U.S. Postal Service employees will still be able to request overtime and get it approved, according to testimony given by the new Postmaster General Louis DeJoy before the House Oversight Committee Aug. 24, but imperatives on truck schedules are still in place.

In early July, documents titled “PMGs expectations and plan” were reported to the public and contained plans to eliminate overtime because it was “not cost effective.”

USPS general counsel told members of Congress that the documents originated from a mid-level manager and were not an official representation of USPS policies, and DeJoy told the committee Monday that he did not plan to institute overtime cuts.

According to DeJoy, the overtime rate prior to his assumption of leadership at the agency was around 13 percent and continues to operate at around that rate. He also said that increasing overtime was on the table for the agency to respond to increased demand in the two weeks leading up to the 2020 presidential election.

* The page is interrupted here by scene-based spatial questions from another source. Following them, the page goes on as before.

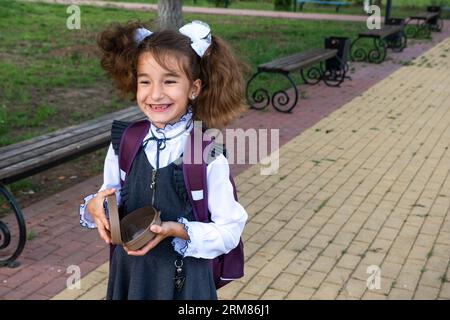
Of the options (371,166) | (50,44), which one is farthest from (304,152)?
(50,44)

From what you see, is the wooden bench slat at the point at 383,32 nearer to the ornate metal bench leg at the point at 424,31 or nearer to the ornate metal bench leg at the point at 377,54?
the ornate metal bench leg at the point at 377,54

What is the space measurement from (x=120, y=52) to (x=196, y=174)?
0.47 metres

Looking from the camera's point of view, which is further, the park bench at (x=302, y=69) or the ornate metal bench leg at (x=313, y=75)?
the ornate metal bench leg at (x=313, y=75)

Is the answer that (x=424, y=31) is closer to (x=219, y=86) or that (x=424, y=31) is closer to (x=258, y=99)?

But the agency has still seen a significant drop in the amount of mail delivered on time since early July, according to a briefing that was given to the postmaster general Aug. 12 and publicly released by the House Oversight Committee Saturday.

DeJoy announced just days before that he would be backing off of many planned operational changes for the agency until after the election, but one change that was not addressed in that announcement was the push for delivery trucks to go out on time no matter what.

“It’s a fundamental premise of how the whole mail network is put together. If the trucks don’t run on time, the mail carriers can’t leave on time. They are out there at night, they have to come back and get more mail. Collection processes are late, plant processes are distorted,” DeJoy said.

“I see several billion dollars in potential savings in getting the system to connect properly and that’s why we ran out and put a plan together to really get this fundamental, basic principles. Run your trucks on time.”

Postal workers have said that the on-time truck initiative has been behind recent delays, and members of the committee relayed anecdotal reports from their own states claiming that trucks were sent out nearly empty while time-sensitive packages languished in sorting facilities, in order to keep trucks leaving on time.

DeJoy testified that the initiative was presented as a “request” to “just run your trucks on time, put a plan to run your trucks on time.”

DeJoy also pointed to employee availability problems due to COVID-19 as a factor in mail delays, as such availability was down three to four percent on average across the country, and as much as 20 percent in major cities like Detroit and Philadelphia.

Jessie Bur covers federal IT and management.